### [Items listed in a dataset]
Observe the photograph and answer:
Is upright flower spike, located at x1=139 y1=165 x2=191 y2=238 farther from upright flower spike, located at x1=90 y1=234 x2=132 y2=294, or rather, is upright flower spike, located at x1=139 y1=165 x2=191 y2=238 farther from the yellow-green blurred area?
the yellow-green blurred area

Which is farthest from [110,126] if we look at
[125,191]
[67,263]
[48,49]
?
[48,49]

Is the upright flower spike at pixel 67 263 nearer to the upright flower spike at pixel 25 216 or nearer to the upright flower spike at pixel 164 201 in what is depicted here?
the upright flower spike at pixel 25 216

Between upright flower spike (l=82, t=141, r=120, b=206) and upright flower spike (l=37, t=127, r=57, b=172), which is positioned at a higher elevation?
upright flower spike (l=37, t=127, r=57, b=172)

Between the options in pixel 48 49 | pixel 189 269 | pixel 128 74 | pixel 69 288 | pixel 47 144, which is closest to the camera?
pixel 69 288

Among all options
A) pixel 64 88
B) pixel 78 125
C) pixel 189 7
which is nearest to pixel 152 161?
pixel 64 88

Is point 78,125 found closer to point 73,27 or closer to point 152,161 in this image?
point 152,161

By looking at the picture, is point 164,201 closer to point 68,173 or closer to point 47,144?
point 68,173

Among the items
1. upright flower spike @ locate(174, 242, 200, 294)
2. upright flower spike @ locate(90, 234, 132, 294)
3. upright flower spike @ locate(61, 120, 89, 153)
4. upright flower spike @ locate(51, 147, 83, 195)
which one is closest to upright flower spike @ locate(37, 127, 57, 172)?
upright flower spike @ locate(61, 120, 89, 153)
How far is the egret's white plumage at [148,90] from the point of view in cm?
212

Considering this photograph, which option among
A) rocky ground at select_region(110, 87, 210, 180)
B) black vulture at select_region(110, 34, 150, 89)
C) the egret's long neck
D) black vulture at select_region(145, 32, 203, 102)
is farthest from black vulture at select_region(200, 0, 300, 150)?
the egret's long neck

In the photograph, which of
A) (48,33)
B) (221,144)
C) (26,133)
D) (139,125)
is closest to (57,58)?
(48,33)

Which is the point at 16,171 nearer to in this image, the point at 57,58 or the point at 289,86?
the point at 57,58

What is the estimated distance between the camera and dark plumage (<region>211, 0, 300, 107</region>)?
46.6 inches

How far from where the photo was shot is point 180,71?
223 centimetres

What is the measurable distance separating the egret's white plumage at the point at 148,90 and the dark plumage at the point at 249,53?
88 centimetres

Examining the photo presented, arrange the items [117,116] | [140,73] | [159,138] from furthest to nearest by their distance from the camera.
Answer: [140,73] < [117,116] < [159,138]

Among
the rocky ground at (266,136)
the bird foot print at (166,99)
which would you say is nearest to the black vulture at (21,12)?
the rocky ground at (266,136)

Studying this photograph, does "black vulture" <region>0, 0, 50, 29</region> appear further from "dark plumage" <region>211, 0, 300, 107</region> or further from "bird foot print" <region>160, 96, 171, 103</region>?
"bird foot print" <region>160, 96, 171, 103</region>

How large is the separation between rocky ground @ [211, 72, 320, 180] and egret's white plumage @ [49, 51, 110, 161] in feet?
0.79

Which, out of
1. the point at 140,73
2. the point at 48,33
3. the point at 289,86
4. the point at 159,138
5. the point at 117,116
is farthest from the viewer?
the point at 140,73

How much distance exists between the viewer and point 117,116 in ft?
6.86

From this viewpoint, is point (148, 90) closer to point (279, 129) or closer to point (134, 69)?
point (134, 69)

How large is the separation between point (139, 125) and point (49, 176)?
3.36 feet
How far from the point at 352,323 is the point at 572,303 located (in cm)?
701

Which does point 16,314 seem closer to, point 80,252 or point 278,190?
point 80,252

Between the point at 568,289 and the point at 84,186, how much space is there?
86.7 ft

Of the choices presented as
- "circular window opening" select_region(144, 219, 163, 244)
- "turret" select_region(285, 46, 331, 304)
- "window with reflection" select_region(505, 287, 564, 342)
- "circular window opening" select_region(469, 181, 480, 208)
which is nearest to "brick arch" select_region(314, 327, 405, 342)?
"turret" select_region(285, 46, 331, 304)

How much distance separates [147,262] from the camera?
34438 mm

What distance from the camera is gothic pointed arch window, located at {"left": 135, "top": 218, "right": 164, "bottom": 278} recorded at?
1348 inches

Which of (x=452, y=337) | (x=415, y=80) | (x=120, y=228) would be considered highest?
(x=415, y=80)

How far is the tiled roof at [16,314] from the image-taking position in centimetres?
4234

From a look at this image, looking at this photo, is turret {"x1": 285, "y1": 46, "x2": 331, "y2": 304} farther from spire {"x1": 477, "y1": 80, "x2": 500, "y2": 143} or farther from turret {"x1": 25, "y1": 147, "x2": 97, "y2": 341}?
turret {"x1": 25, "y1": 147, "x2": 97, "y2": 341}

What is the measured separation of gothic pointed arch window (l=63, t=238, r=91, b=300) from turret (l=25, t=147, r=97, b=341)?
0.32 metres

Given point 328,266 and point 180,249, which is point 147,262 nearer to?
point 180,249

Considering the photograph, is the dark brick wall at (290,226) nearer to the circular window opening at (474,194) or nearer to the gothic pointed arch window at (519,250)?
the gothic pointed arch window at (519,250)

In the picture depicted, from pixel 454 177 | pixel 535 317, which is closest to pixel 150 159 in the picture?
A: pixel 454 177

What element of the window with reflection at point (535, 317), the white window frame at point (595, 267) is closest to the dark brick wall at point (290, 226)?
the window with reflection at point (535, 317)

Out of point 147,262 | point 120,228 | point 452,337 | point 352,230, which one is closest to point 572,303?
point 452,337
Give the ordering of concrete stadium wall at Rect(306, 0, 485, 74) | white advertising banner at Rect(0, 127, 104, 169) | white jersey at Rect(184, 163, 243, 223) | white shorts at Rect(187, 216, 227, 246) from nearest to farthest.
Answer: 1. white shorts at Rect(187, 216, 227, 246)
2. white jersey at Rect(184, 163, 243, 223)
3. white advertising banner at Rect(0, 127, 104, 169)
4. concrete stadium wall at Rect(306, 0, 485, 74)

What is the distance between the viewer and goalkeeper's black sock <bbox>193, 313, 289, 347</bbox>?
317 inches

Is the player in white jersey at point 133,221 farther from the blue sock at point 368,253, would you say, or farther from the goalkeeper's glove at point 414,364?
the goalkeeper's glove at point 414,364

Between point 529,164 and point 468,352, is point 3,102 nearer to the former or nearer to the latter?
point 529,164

### [Set task]
Emit the full listing verbatim.

### [Written solution]
Observe the photograph and answer:
Is upright flower spike, located at x1=139 y1=165 x2=191 y2=238 farther from upright flower spike, located at x1=90 y1=234 x2=132 y2=294, or rather, is upright flower spike, located at x1=139 y1=165 x2=191 y2=238 farther from the yellow-green blurred area?
the yellow-green blurred area

Which is farthest from [110,126] if we look at
[125,191]
[67,263]
[48,49]
?
[48,49]

Is the upright flower spike at pixel 67 263 nearer to the upright flower spike at pixel 25 216 or nearer to the upright flower spike at pixel 164 201 in what is depicted here?
the upright flower spike at pixel 25 216

Between upright flower spike (l=82, t=141, r=120, b=206) and upright flower spike (l=37, t=127, r=57, b=172), which is positioned at a higher elevation?
upright flower spike (l=37, t=127, r=57, b=172)

Between the options in pixel 48 49 | pixel 189 269 | pixel 128 74 | pixel 69 288 | pixel 47 144, which is closest to the camera?
pixel 69 288

Among all options
A) pixel 64 88
B) pixel 78 125
C) pixel 189 7
which is nearest to pixel 152 161?
pixel 64 88

Is point 78,125 found closer to point 73,27 or closer to point 152,161 in this image?
point 152,161

By looking at the picture, is point 164,201 closer to point 68,173 or closer to point 47,144?
point 68,173

Among the items
1. upright flower spike @ locate(174, 242, 200, 294)
2. upright flower spike @ locate(90, 234, 132, 294)
3. upright flower spike @ locate(61, 120, 89, 153)
4. upright flower spike @ locate(51, 147, 83, 195)
which one is closest to upright flower spike @ locate(37, 127, 57, 172)?
upright flower spike @ locate(61, 120, 89, 153)
How far is the egret's white plumage at [148,90] from the point of view in cm?
212

Considering this photograph, which option among
A) rocky ground at select_region(110, 87, 210, 180)
B) black vulture at select_region(110, 34, 150, 89)
C) the egret's long neck
D) black vulture at select_region(145, 32, 203, 102)
is farthest from black vulture at select_region(200, 0, 300, 150)?
the egret's long neck

In the photograph, which of
A) (48,33)
B) (221,144)
C) (26,133)
D) (139,125)
is closest to (57,58)?
(48,33)

Which is the point at 16,171 nearer to in this image, the point at 57,58 or the point at 289,86?
the point at 57,58

What is the estimated distance between the camera and dark plumage (<region>211, 0, 300, 107</region>)?
46.6 inches

How far from where the photo was shot is point 180,71?
223 centimetres

What is the measurable distance separating the egret's white plumage at the point at 148,90 and the dark plumage at the point at 249,53?
88 centimetres

Examining the photo presented, arrange the items [117,116] | [140,73] | [159,138] from furthest to nearest by their distance from the camera.
Answer: [140,73] < [117,116] < [159,138]

Among
the rocky ground at (266,136)
the bird foot print at (166,99)
which would you say is nearest to the black vulture at (21,12)?
the rocky ground at (266,136)

Studying this photograph, does "black vulture" <region>0, 0, 50, 29</region> appear further from "dark plumage" <region>211, 0, 300, 107</region> or further from "bird foot print" <region>160, 96, 171, 103</region>?
"bird foot print" <region>160, 96, 171, 103</region>

How large is the separation between rocky ground @ [211, 72, 320, 180] and egret's white plumage @ [49, 51, 110, 161] in feet?
0.79

Which, out of
1. the point at 140,73
2. the point at 48,33
3. the point at 289,86
4. the point at 159,138
5. the point at 117,116
is farthest from the viewer?
the point at 140,73

How much distance exists between the viewer and point 117,116 in ft?
6.86

From this viewpoint, is point (148, 90) closer to point (279, 129) or closer to point (134, 69)?
point (134, 69)

How large is the separation between point (139, 125) and point (49, 176)?
3.36 feet
How far from the point at 352,323 is the point at 572,303 located (in cm)?
701

Which does point 16,314 seem closer to, point 80,252 or point 278,190?
point 80,252

Between the point at 568,289 and the point at 84,186, how much space is there?
86.7 ft

Of the choices presented as
- "circular window opening" select_region(144, 219, 163, 244)
- "turret" select_region(285, 46, 331, 304)
- "window with reflection" select_region(505, 287, 564, 342)
- "circular window opening" select_region(469, 181, 480, 208)
which is nearest to "brick arch" select_region(314, 327, 405, 342)?
"turret" select_region(285, 46, 331, 304)

How much distance separates [147,262] from the camera?
34438 mm

What distance from the camera is gothic pointed arch window, located at {"left": 135, "top": 218, "right": 164, "bottom": 278} recorded at?
1348 inches

Which of (x=452, y=337) | (x=415, y=80) | (x=120, y=228) would be considered highest?
(x=415, y=80)

How far is the tiled roof at [16,314] from the image-taking position in centimetres?
4234

From a look at this image, looking at this photo, is turret {"x1": 285, "y1": 46, "x2": 331, "y2": 304} farther from spire {"x1": 477, "y1": 80, "x2": 500, "y2": 143} or farther from turret {"x1": 25, "y1": 147, "x2": 97, "y2": 341}?
turret {"x1": 25, "y1": 147, "x2": 97, "y2": 341}

What is the measured separation of gothic pointed arch window (l=63, t=238, r=91, b=300) from turret (l=25, t=147, r=97, b=341)?
0.32 metres

Given point 328,266 and point 180,249, which is point 147,262 nearer to?
point 180,249

Considering the photograph, is the dark brick wall at (290,226) nearer to the circular window opening at (474,194) or nearer to the gothic pointed arch window at (519,250)?
the gothic pointed arch window at (519,250)

In the picture depicted, from pixel 454 177 | pixel 535 317, which is closest to pixel 150 159 in the picture?
A: pixel 454 177

What element of the window with reflection at point (535, 317), the white window frame at point (595, 267) is closest to the dark brick wall at point (290, 226)?
the window with reflection at point (535, 317)

Out of point 147,262 | point 120,228 | point 452,337 | point 352,230, which one is closest to point 572,303?
point 452,337
Give the ordering of concrete stadium wall at Rect(306, 0, 485, 74) | white advertising banner at Rect(0, 127, 104, 169) | white jersey at Rect(184, 163, 243, 223) | white shorts at Rect(187, 216, 227, 246) from nearest to farthest.
Answer: 1. white shorts at Rect(187, 216, 227, 246)
2. white jersey at Rect(184, 163, 243, 223)
3. white advertising banner at Rect(0, 127, 104, 169)
4. concrete stadium wall at Rect(306, 0, 485, 74)

What is the distance between the viewer and goalkeeper's black sock <bbox>193, 313, 289, 347</bbox>?
317 inches

Is the player in white jersey at point 133,221 farther from the blue sock at point 368,253, would you say, or farther from the goalkeeper's glove at point 414,364?
the goalkeeper's glove at point 414,364

Between point 529,164 and point 468,352, is point 3,102 nearer to the former or nearer to the latter?
point 529,164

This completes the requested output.